I just have to share this bit of guerrilla activism…The BBC reports that:
Hundreds of Paris Hilton albums have been tampered with in the latest stunt by “guerrilla artist” Banksy.
Banksy has replaced Hilton’s CD with his own remixes and given them titles such as Why am I Famous?, What Have I Done? and What Am I For?
He has also changed pictures of her on the CD sleeve to show the US socialite topless and with a dog’s head.
A spokeswoman for Banksy said he had doctored 500 copies of her debut album Paris in 48 record shops across the UK.
She told the BBC News website: “He switched the CDs in store, so he took the old ones out and put his version in.”
But he left the original barcode so people could buy the CD without realizing it had been interfered with.
Finally, guerrila activism for something good, for something that actually improves the world!
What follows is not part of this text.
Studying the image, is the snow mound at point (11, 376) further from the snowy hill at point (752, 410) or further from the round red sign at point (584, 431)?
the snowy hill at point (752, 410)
All joking aside, I have to wonder how brands can prevent such consumer “activism” in the future.
But the punchline to this story is precious: According to a spokesman at Virgin Megastores, “no customers had complained or returned a doctored version.”
Ha! I love it. The fake version may prove to be better than the original. In fact, I can pretty much guarantee it. Again, there’s a lesson in there for marketers: what happens when your altered brands are worth more than than the original? What happens when a consumer-generated tweaking of a product is better than the product itself? And how valuable is the action of altering it in itself?